#### 原文节选:
___

我们东北的浩良河村,人口不多,可一条街上开大饭店的可有三家。从东头倒西头,小吃部,小餐馆和大酒店是不缺的,每当傍晚的时候,小餐馆,小饭店,大饭店都有订餐聚餐的客人来吃饭的。
小镇的夜晚虽不是万家灯火,可也是热闹非凡的,下班的工人,三一群,两一伙的都爱下馆子了,最晚的时候,也就是锅子店,烧烤店和歌厅的还在营业中,几家大饭店十点左右就关门了。
四季饭店如今的老板娘是刘四的媳妇,我刚认识她的时候,那时,她两口子还开着小饭馆,在三中附近,那是一个小平房,叫“金三角”酒馆,那是九十年代的时候,我那年从化肥厂二食堂打工下来后,就去街上找活干了,正赶上刘四家开金三角酒店急招服务员,这家酒馆离我家近些,我觉得上下班回家也方便些吧,就去那里应聘了,刘四的媳妇,也就是老板娘,长得可招人了,大个,身材苗条,白净净的脸蛋,割双眼皮了,大眼睛,她的嘴可会说了,不吃饭都能把人送二里地去。她说得可好听了,说,干活的人很自由,不累,没啥活,清闲,那时候的工资每个月才三百块钱,与大酒店里的工资一样的,早上八点半上班,晚上九点下班,时间也很长,我倒不怕苦和累,时间长短也无所谓,只是能不能贪上一个知情达理的老板,干活能不能顺心,才是最主要的了。
我回到家里后,与我母亲商量了此事,我母亲说,刘四为人到是不错,可他的媳妇就是嘴会说,可心眼小,他媳妇很能干又精明,可就是雇的服务员一批一批的没有在她家干时间长的。我报着试一试的心态去刘四家的饭店干活了。
那时是个小饭馆,有一个汤原的炒菜师傅,三十多岁,中年男人,有个面点师傅,是个女的,四十多岁,大高个,可棒了,她是加工厂的,她的儿子叫大龙的也在学厨师,不过,大龙对厨师这一行本不上心的,他的母亲偏让他学点手艺,
这个孩子在那里干零活,我与一个叫常艳的女子在那里当服务员,
那时候的小饭馆都是烧煤的炉罩。烟灰可大了,不像现在,饭店里都是电器锅罩,干净又安全。
她的那个小店里有十几张桌子,都是小包间。
干活时,我们服务员都得整天打扫屋子,有时有桌吃饭时,还帮面点师傅下面条,煮饺子,有凉菜时,还帮师傅伴凉菜,
反正,一天下来都不让我们玩手机,九十年代的时候,干活人工资低,可活很多,有时我们还帮着洗菜擦展示柜。

___

#### 数据部分:
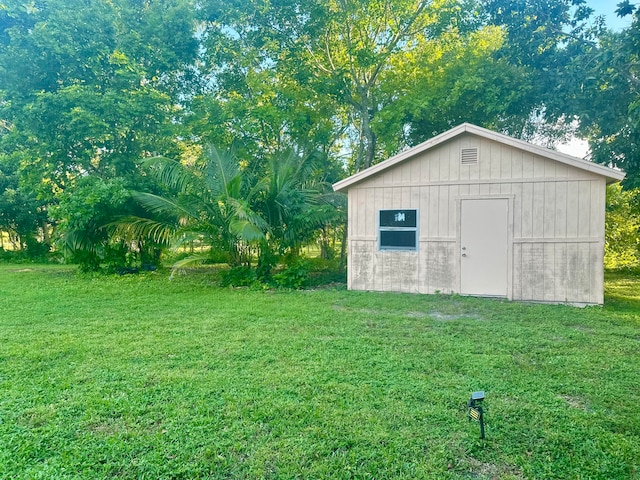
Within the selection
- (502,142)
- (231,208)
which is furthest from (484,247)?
(231,208)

___

#### 待完成事项:
(1) 请复制讲述饭馆打工经历的原文节选中的一段，从“那时是个小饭馆,有一个汤原的”开始，一直到“里都是电器锅罩,干净又安全。”为止。
(2) 请接着写讲述金三角酒馆打工经历的那篇原文，从其最后一句之后往下续写。

#### 已给答案:
(1)
那时是个小饭馆,有一个汤原的炒菜师傅,三十多岁,中年男人,有个面点师傅,是个女的,四十多岁,大高个,可棒了,她是加工厂的,她的儿子叫大龙的也在学厨师,不过,大龙对厨师这一行本不上心的,他的母亲偏让他学点手艺,
这个孩子在那里干零活,我与一个叫常艳的女子在那里当服务员,
那时候的小饭馆都是烧煤的炉罩。烟灰可大了,不像现在,饭店里都是电器锅罩,干净又安全。

(2)
我弟一天上班就晚上很晚才回家,觉得很累,在她家很受局束,也许是呆惯了人多的地方吧,那个餐馆地方太小,我去的时候正是入冬时候,那天,天很冷,还下着雪,整天下雪,外面下着雪,我们在屋里有点沉闷,一上午都没有客人来吃饭,老板娘不是心思了,中午饭,厨师也没有炒啥菜,都是很清淡的菜,其实,刘四做老板比他媳妇强多了吗,在吃饭上还算过得去的,可没有客人来吃饭,我们做服务员的给她家干活打工的,心里也觉得不是滋味的,那天晚上,也就一桌。
我在她家免强干了一个月后,就不干了,听别人说,老板娘爱托延工资,有时还不按时给人工资,我心里也担心还怕的,我提出来说不干时,她很生气,可外表只是说,等她找到人了再让我走,也不发给我工资,没办法,我又在那里干了些日子,最后,又有一位大吉星的女子来她的小店干活,我才不在那里干了,而我的工资,也被她给压了半个月,还是我的母亲帮忙给要下来的呢,这次我自己亲身经历,才真是知道刘四的媳妇爱压员工的工资,再也不去她家的饭店打工了。
从她家退出后,我就去东头大酒店,福泰楼酒店打工了。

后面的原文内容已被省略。